[BEGIN Provided data]

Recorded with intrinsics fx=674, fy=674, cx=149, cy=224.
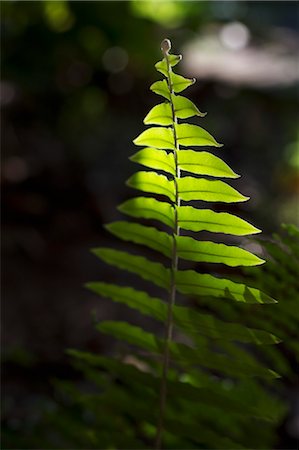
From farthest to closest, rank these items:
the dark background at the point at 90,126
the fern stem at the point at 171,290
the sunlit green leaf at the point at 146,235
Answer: the dark background at the point at 90,126
the sunlit green leaf at the point at 146,235
the fern stem at the point at 171,290

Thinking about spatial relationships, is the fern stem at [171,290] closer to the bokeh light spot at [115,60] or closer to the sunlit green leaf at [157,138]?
the sunlit green leaf at [157,138]

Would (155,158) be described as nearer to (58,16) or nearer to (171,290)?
(171,290)

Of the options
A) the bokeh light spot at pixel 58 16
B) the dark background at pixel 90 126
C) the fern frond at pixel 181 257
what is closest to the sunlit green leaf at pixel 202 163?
the fern frond at pixel 181 257

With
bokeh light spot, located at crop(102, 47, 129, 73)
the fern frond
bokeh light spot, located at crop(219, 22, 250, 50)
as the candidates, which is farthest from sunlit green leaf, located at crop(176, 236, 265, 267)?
bokeh light spot, located at crop(219, 22, 250, 50)

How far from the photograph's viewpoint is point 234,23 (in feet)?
14.7

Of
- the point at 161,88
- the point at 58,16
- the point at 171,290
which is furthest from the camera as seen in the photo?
the point at 58,16

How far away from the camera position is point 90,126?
382 centimetres

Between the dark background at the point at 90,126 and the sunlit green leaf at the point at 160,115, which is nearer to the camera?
the sunlit green leaf at the point at 160,115

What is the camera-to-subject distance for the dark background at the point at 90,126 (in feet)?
7.54

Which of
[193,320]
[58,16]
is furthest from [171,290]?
[58,16]

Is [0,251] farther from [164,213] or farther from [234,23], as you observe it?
[234,23]

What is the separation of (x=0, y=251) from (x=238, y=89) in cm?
213

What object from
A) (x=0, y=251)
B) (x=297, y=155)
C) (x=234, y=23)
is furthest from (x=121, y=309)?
(x=234, y=23)

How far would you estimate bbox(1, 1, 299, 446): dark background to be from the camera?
2299mm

[END Provided data]

— What the task asks —
Substitute "farthest" for "furthest" in the lines from the one containing "Is [0,251] farther" through the end of the items, and write out only those lines with everything else unchanged.

— Answer to this exercise —
Is [0,251] farther from [164,213] or farther from [234,23], as you observe it?
[234,23]

What is the separation of (x=0, y=251) from (x=238, y=89) in cm?
213

What object from
A) (x=0, y=251)
B) (x=297, y=155)
C) (x=234, y=23)
is farthest from (x=121, y=309)?
(x=234, y=23)

How far would you estimate bbox(1, 1, 299, 446): dark background to be from the camera?
2299mm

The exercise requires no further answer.